■ EXTRACTED INFORMATION ■

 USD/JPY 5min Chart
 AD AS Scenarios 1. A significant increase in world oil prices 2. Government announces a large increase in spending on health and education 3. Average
...
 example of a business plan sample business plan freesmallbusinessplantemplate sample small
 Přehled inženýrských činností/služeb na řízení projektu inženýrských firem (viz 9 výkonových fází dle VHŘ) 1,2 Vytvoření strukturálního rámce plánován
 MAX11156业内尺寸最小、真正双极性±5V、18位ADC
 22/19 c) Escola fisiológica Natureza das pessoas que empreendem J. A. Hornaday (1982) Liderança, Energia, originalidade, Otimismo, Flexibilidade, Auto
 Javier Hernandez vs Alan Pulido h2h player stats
--
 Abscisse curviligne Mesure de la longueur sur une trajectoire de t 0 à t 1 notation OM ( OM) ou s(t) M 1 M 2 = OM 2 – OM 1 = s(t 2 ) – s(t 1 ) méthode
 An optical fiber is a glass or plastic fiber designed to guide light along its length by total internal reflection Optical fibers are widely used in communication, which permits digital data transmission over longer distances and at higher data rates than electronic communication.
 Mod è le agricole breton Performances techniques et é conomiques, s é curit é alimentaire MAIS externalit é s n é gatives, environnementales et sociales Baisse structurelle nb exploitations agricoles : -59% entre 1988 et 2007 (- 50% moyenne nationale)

■ AIM OF THE EXERCISE ■
Above are the records; copy exactly the lines from the line with "22/19 c) Escola" through the line with "Javier Hernandez vs", both included.

■ WRITTEN RESPONSE ■
 22/19 c) Escola fisiológica Natureza das pessoas que empreendem J. A. Hornaday (1982) Liderança, Energia, originalidade, Otimismo, Flexibilidade, Auto
 Javier Hernandez vs Alan Pulido h2h player stats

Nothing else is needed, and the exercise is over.